BERLIN (Reuters) - Leading economic institutes halved their 2013 German growth forecast on Thursday, citing a sharp downturn in industrial production during the winter, but said Europe's largest economy would gain momentum next year thanks to domestic demand.
The institutes, whose analysis flows into the government's own economic forecasts, cut their forecast for 2013 to 0.4 percent, which would be a slowdown compared with 0.7 percent growth last year.
They said the economy would expand more than four times as strongly in 2014, projecting growth of 1.8 percent, revising their April estimate for 1.9 percent growth down a notch.
"The German economy is on the cusp of an upturn which will be driven by domestic demand," they said in a statement.
They said investment would gradually pick up over the rest of this year and 2014 as the global economy revives and uncertainty about the euro zone crisis wanes but said it would not be dynamic at first given that capacity was still underused.
"Firms' sales prospects at home and abroad will continue to brighten and then higher capacity utilisation will probably lead to more investment in expansion," the institutes said, adding that favourable financing conditions would support this.
They said investment in capital equipment, which rose between April and June after falling for six consecutive quarters, would pick up next year after dropping this year.
Companies will boost spending on machines and facilities by 7 percent in 2014 but that will still not be enough to push their investment back up to its pre-crisis level in 2008.

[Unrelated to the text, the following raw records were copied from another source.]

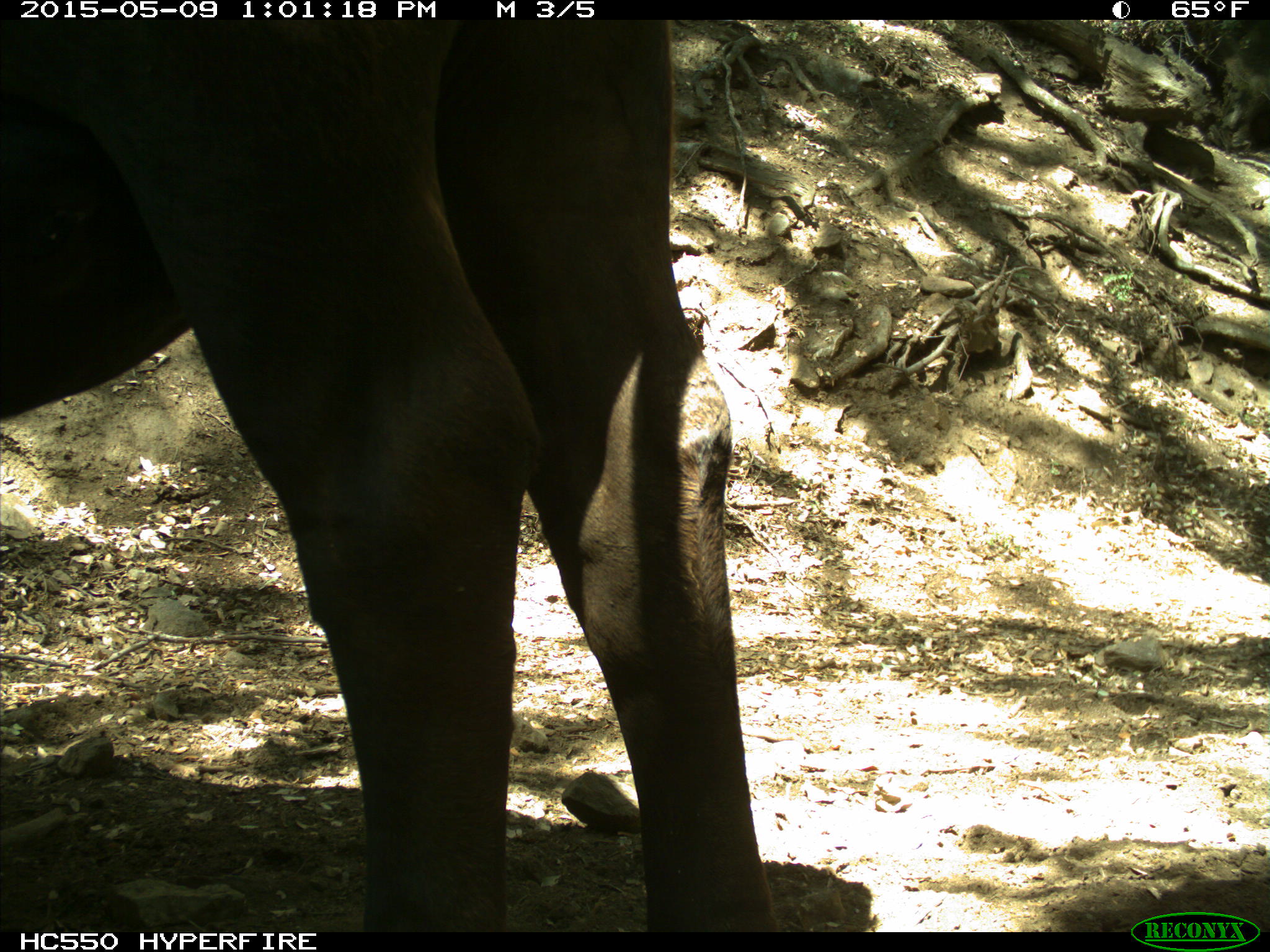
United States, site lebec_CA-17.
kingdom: Animalia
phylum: Chordata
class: Mammalia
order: Artiodactyla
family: Bovidae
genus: Bos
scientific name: Bos taurus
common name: domestic cow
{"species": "Bos taurus (domestic cow)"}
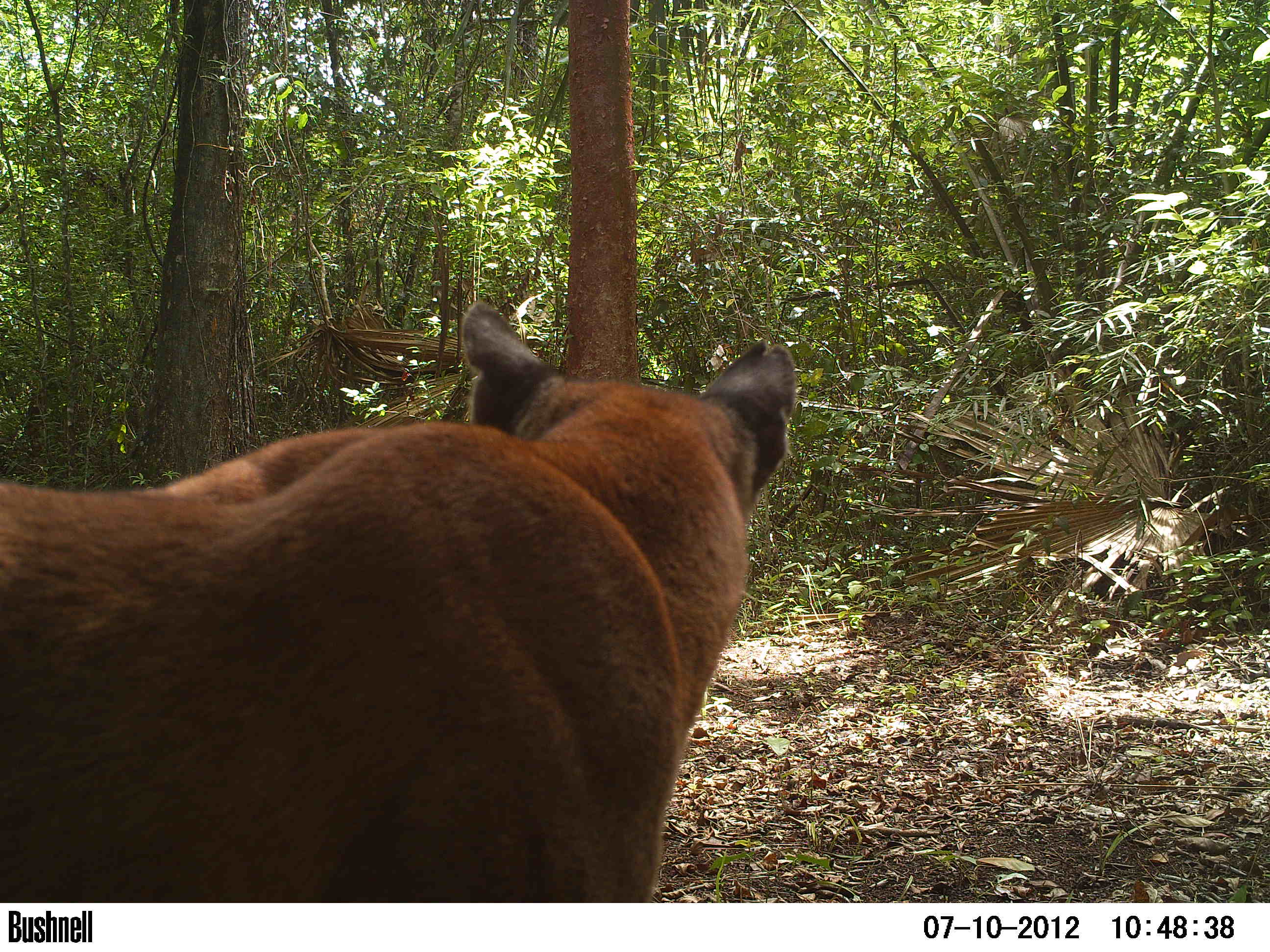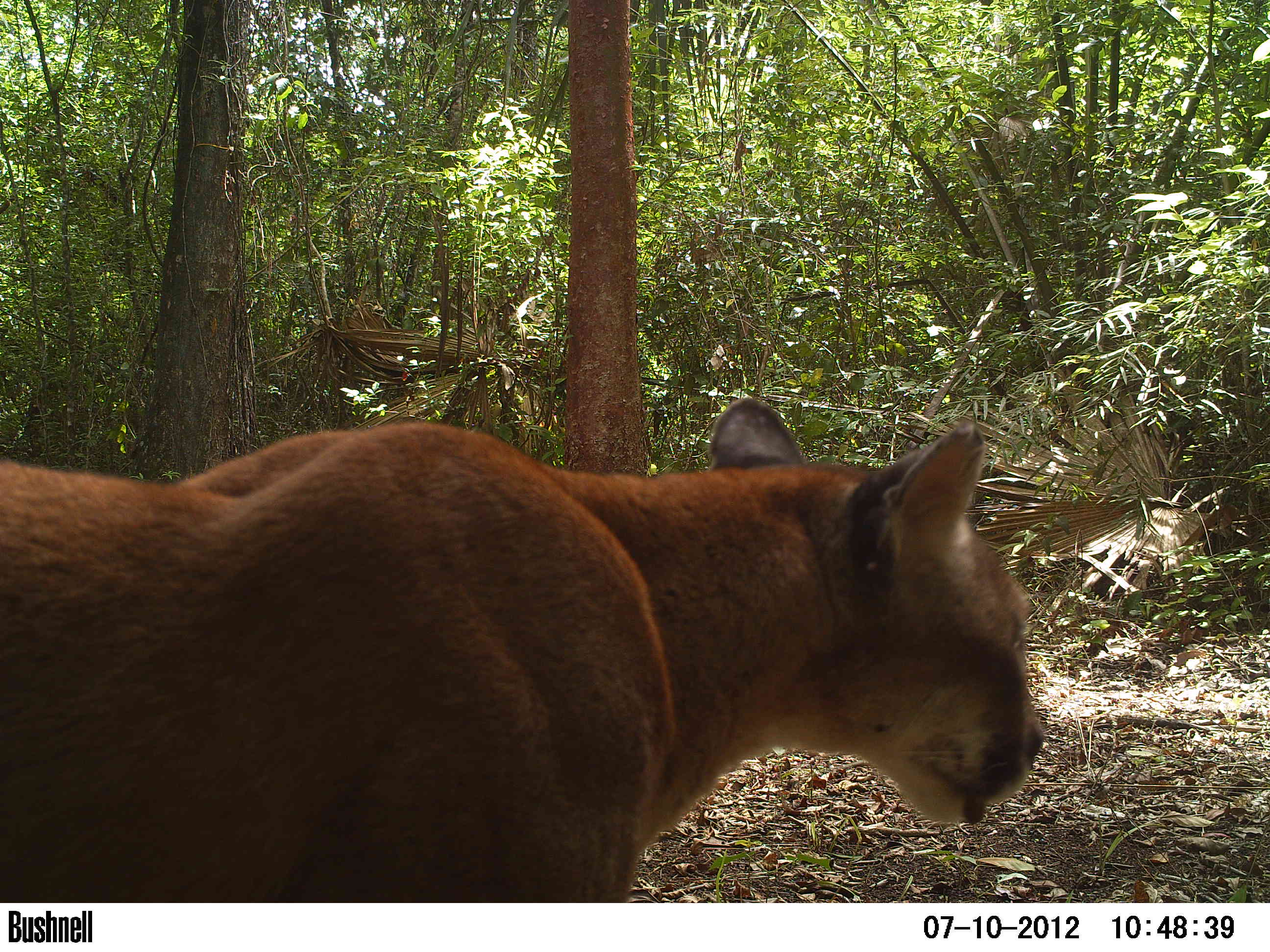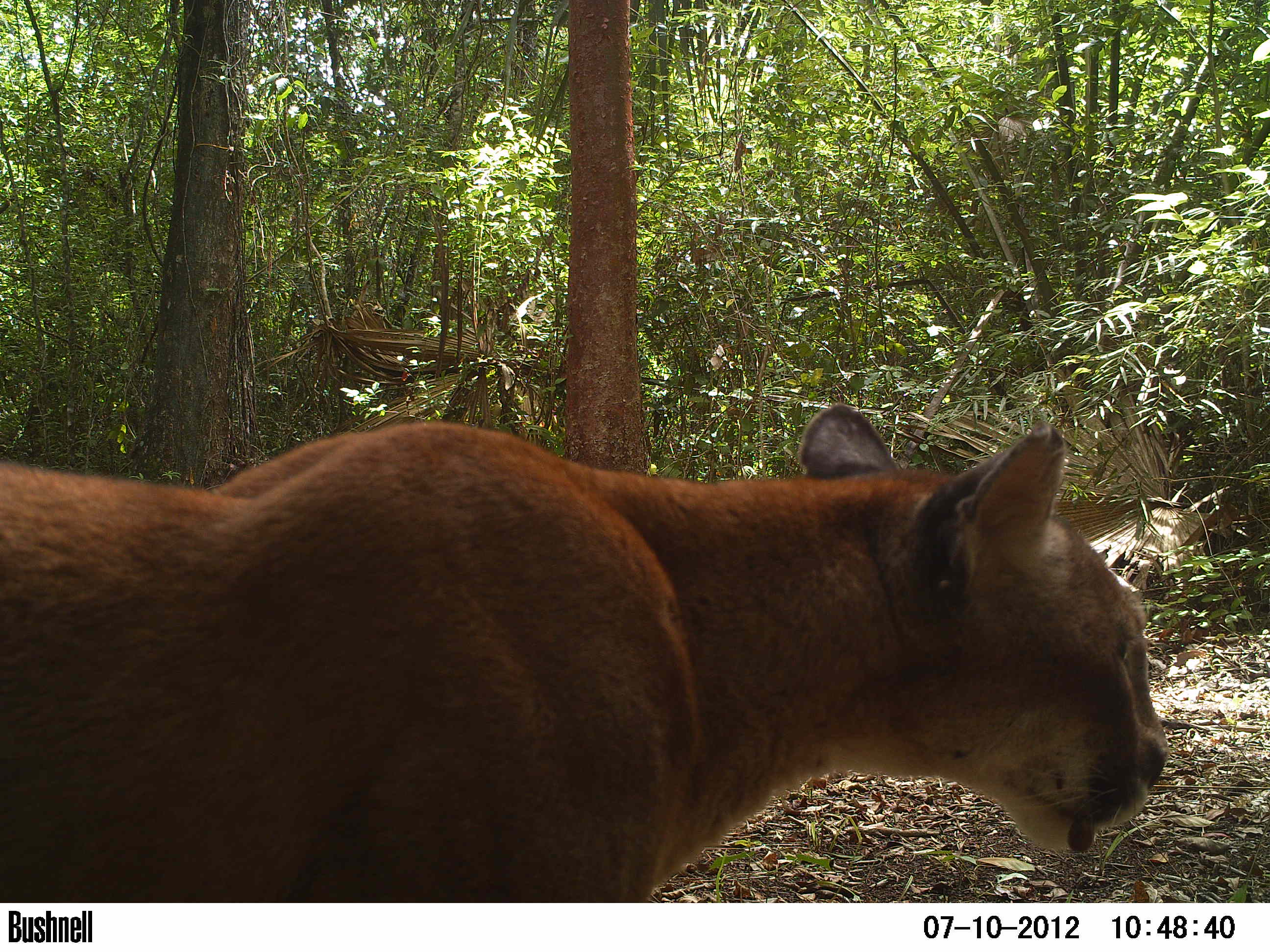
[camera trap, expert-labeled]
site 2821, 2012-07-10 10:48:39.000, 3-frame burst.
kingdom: Animalia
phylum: Chordata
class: Mammalia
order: Carnivora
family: Felidae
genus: Puma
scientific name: Puma concolor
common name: mountain lion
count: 1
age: adult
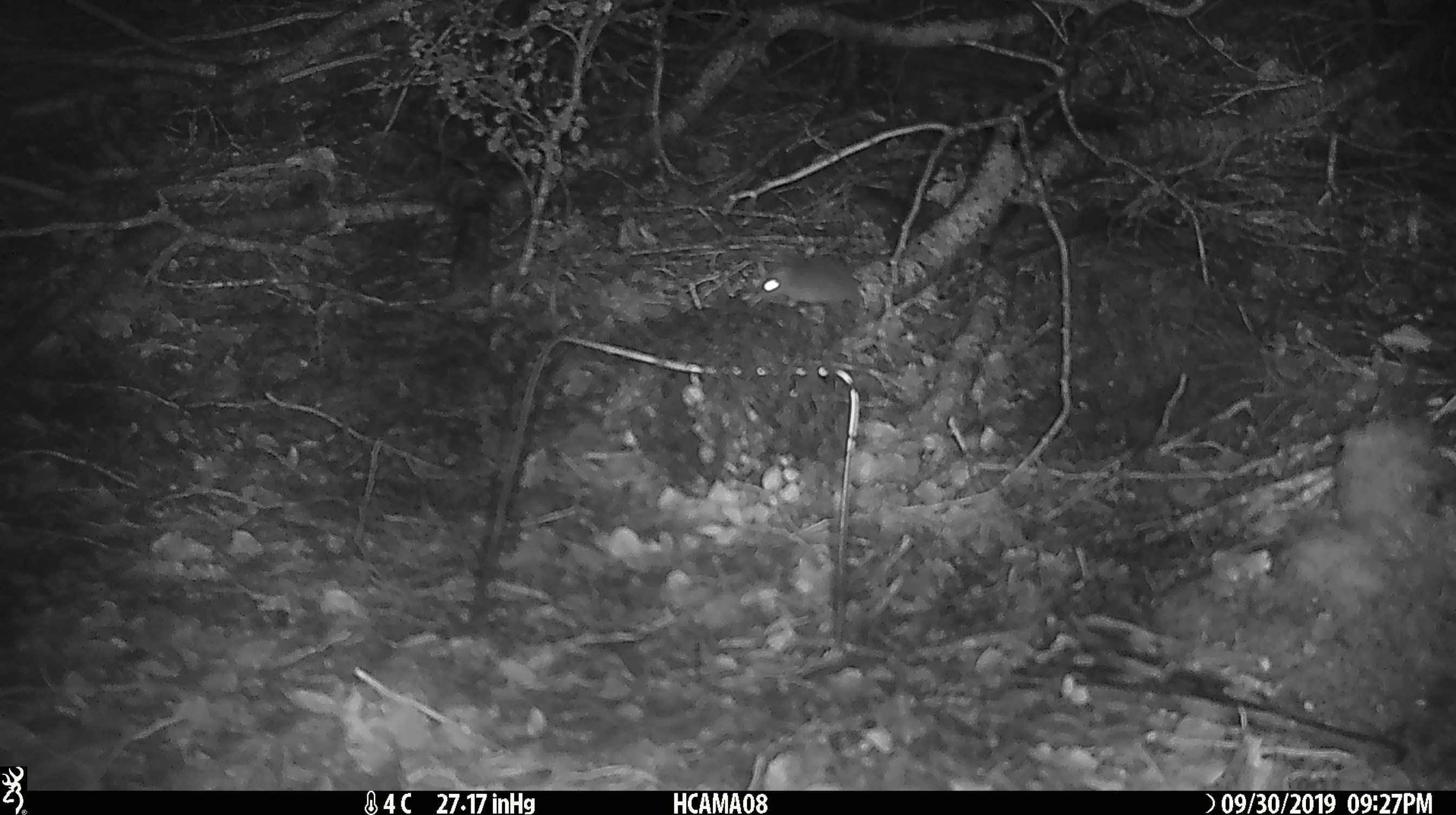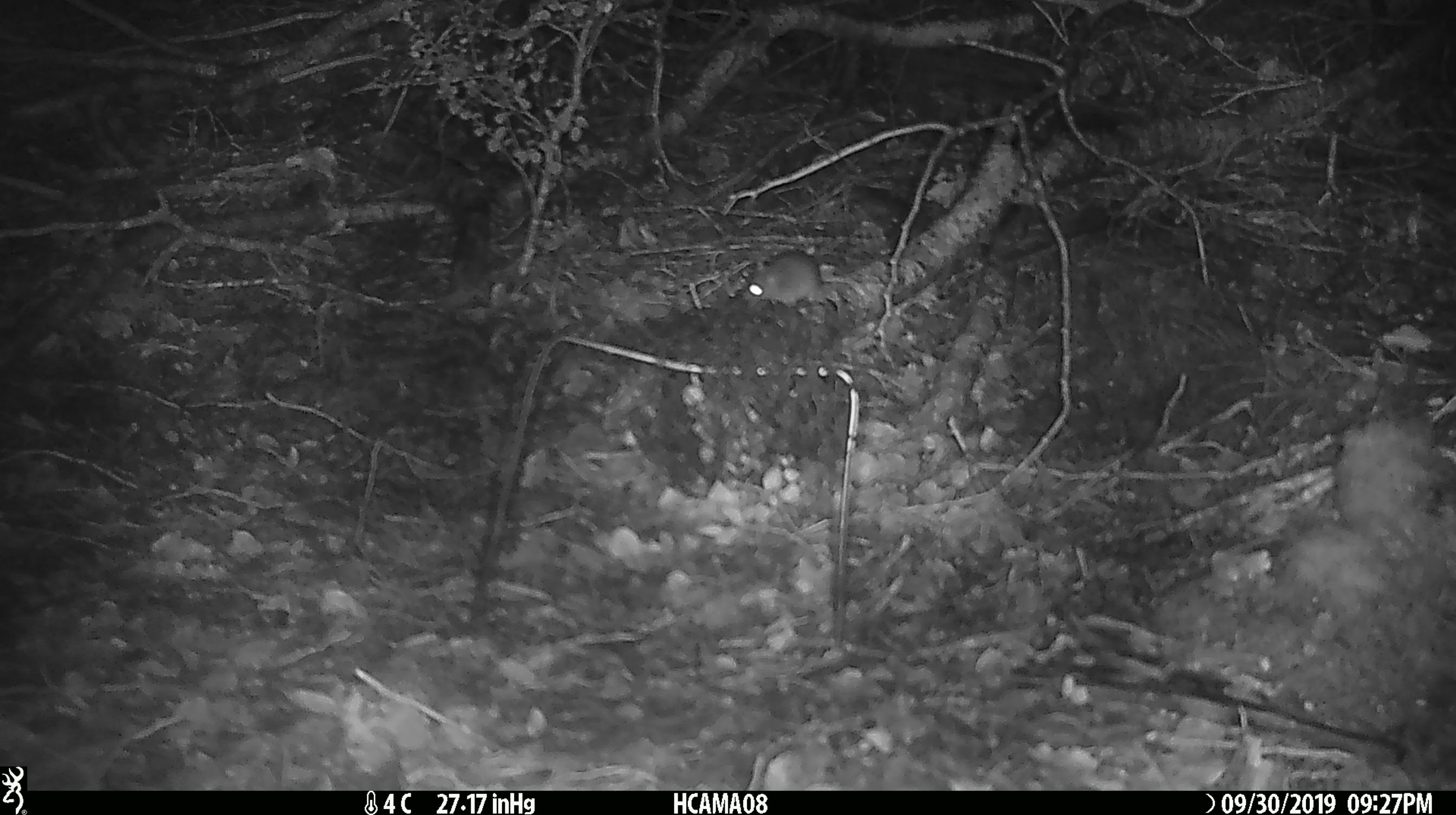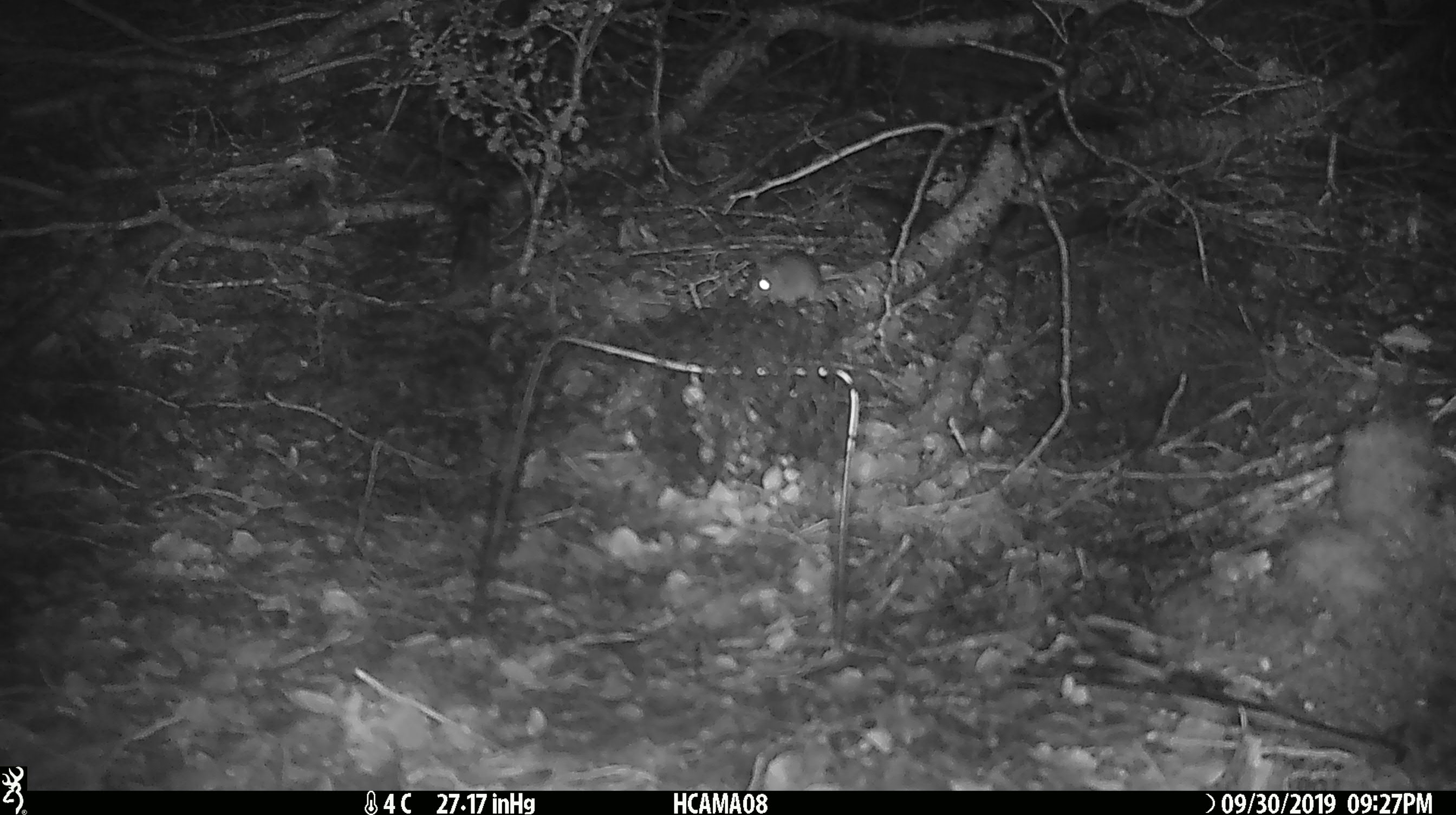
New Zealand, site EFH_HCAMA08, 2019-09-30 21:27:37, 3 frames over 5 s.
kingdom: Animalia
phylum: Chordata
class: Mammalia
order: Rodentia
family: Muridae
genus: Mus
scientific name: Mus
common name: mouse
Mouse (Mus).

Private consumption, on which the government is relying to prop up growth given the weakness of exports, will increase by 0.9 percent this year and by 1.4 percent next year, the institutes estimate.
Positive signs for household spending include decent wage hikes, moderate inflation and a projected rise in the number of people in work to a record high of 41.8 million this year and 42.1 million next year, the institutes estimate.
While exports will increase modestly thanks to stronger global growth, imports will get a big boost from domestic demand, meaning that foreign trade will probably drag on growth, they added.
The economy ministry is due to update its growth forecasts on October 23. It currently predicts the German economy will expand by 0.5 percent this year and by 1.6 percent next year.